Democritus minor
Op de klassieke vraag welke boeken hij mee zou willen op een verlaten eiland antwoordde George Bernard Shaw dat hij blanco boeken verkoos. In het door mij gelukkig herontdekte Verzonken boeken van Gerrit Komrij staat in het deel over het ‘boekenkerkhof’ volgende passage over een destijds beroemde Leidse hoogleraar geneeskunde:
Toen Boerhaave in 1738 stierf bevond zich onder zijn nalatenschap één exemplaar van een door hem geschreven, verzegeld boek met de titel De enigste en diepste geheimen van de geneeskunst. Het boek werd voor twintigduizend dollar […] op een veiling verkocht en toen de koper het opende merkte hij dat alle pagina's, behalve de titelpagina, blanco waren. Op de titelpagina stond, met de hand geschreven, het volgende advies: ‘Houd uw hoofd koel, uw voeten warm, en u zult de beste dokter tot de bedelstaf brengen.’ Blanco boeken zijn er de eeuwen door geweest, met titels als Het Boek van Niets en Herinneringen van een lijder aan geheugenverlies. Onlangs zag ik in een boekhandel een werkje Was spricht gegen Homosexualität? dat geheel uit witte pagina's bestond. De achterflap vermeldde nog fijntjes: ‘derde, geheel herziene en uitgebreide druk.’
Het verhaal van Boerhaave’s boek mag dan verzonnen zijn (dat bespreek ik verderop), ongewild daagt Komrij me hier uit om nog andere titels van blanco boeken te vinden of te verzinnen. Vooraf wel de waarschuwing: “Je kunt een blanco boek publiceren, slechts 250 mensen zullen het lezen en denken dat het de nieuwste rage is. Goede boeken worden niet gelézen, er wordt over gepráát. Want goede boeken lézen is veel te vermoeiend”.[1]
[1] Kentering 14, 1974; zie ook Jan Van Herreweghe, Dode letters: over de oneindige bibliotheek, alleslezers, niet-lezers, ongelezen boeken, onleesbare boeken, net niet… (De Gebeten Hond, 2017).
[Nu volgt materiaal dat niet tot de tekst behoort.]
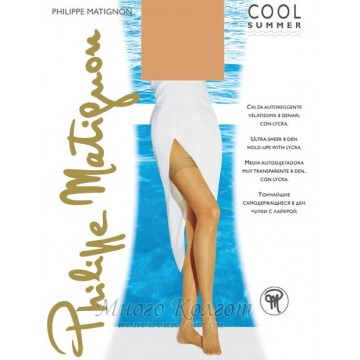 Philippe Matignon Cool Summer 8 den bas-jarretiere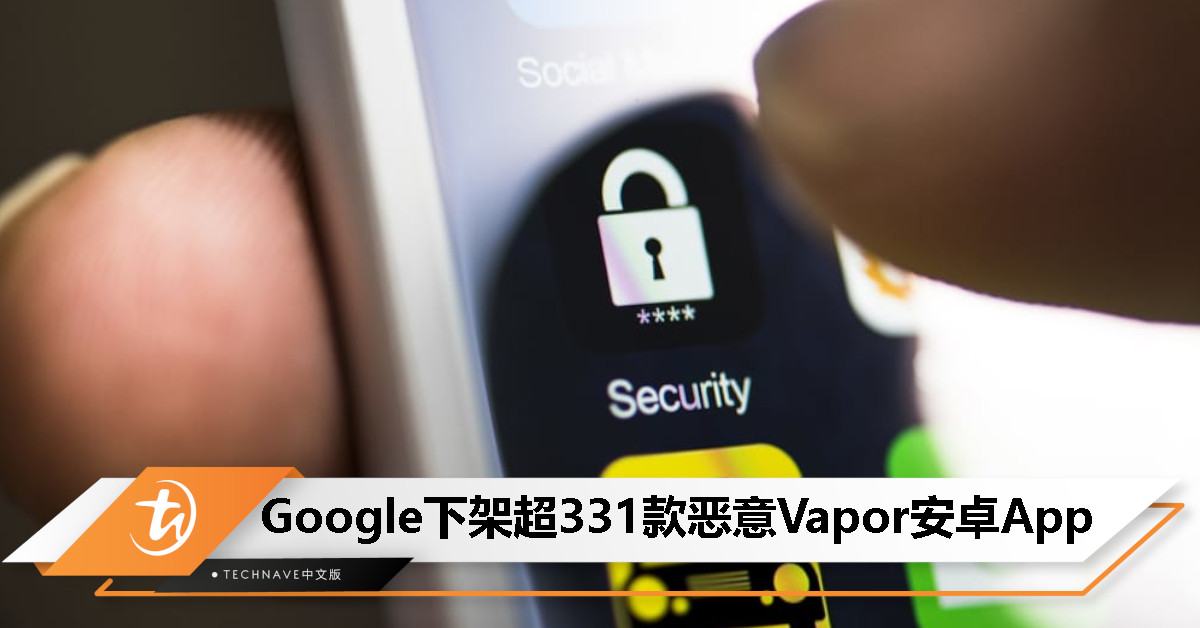 Google Play Store 下架超 331 款恶意 Vapor 安卓 App，累计下载超 6000 万次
De grap van de blanco boeken heeft haar oorsprong in de 18de eeuw. In de humoristische reeks over The Life and Opinions of Tristram Shandy, Gentleman (1759-67) veroorloofde Laurence Sterne zich een aantal typografische vrijheden en verrassingen zoals, naast een geheel zwarte en een gemarmerde pagina, een volledig blanco bladzijde. Sterne wilde daarmee de lezer direct betrekken in het verhaal: het witte blad nodigde uit om te fantaseren in plaats van de auteur.[1] Heeft dit boek tot inspiratie gediend voor Charles Haddon Spurgeon? Eind 19de eeuw lanceerde deze Engelse predikant het Worldless Book waarin enkele gekleurde bladen symbool staan voor fundamentele christelijke principes.
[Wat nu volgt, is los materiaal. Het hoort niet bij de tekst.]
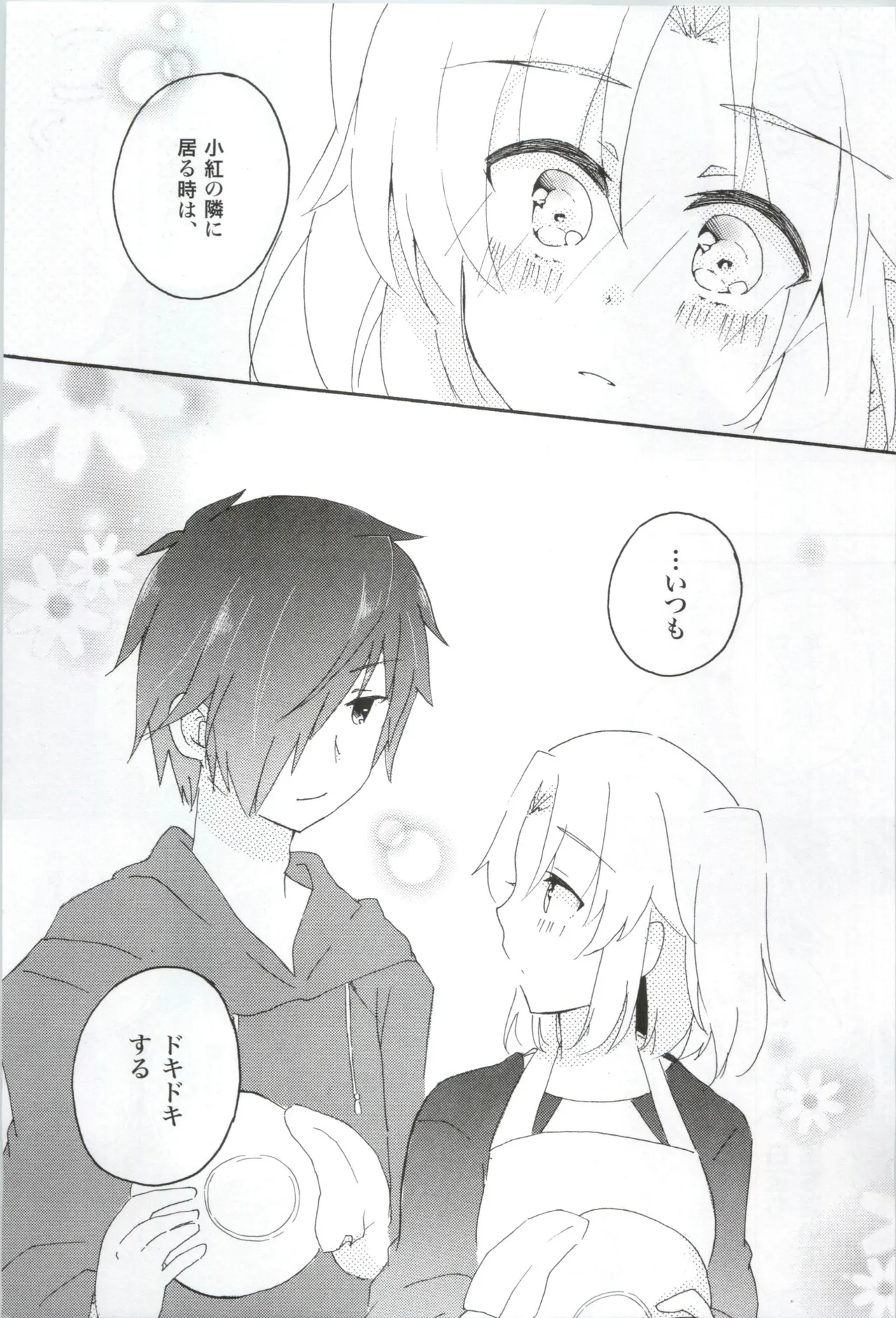 おさとうよっつ 16才、きらきら。 page 8 full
Wie diepgaand de stilte wil ontleden kan niet anders dan zwijgen, moet de Amerikaan Elbert Hubbard gedacht hebben: zijn Essay on Silence (1905) bleef dan ook leeg en stil. De schrijver bestempelde het als zijn beste werk en het werd geadverteerd als het enige boek dat in gelijk welke vertaling niets van zijn originaliteit verliest. Het werd echter geplagieerd in 1965 met Célébration du silence, al schreef de auteur Robert Morel er een kleine gebruiksaanwijzing bij.
Komrij’s verwijzing naar de memoires van een schrijver met geheugenverlies slaat niet op de Franse componist Erik Satie die in 1912 enkele absurde artikelen schreef getiteld Mémoires d'un amnésique (1912). Er verschenen wel meerdere boeken met dit soort titel, maar geen blanco behalve dat van de Luikenaar Marc Koch die de uitgever van The Nothing Book beschuldigde van plagiaat, waarop deze zich verdedigde dat blanco inhoud tot het publiek domein behoort…[2]
[2] Heel blanco is het boek van Koch niet want het begint met «Je suis né le... non, décidément, je ne me souviens de rien...»: Les mémoires d'un amnésique (Sclessin, Editions du Souvenir, 1972); er verscheen zelfs een 8ste editie ‘revue et corrigée’ (Grivegnée, Noir Dessin Production, 1999).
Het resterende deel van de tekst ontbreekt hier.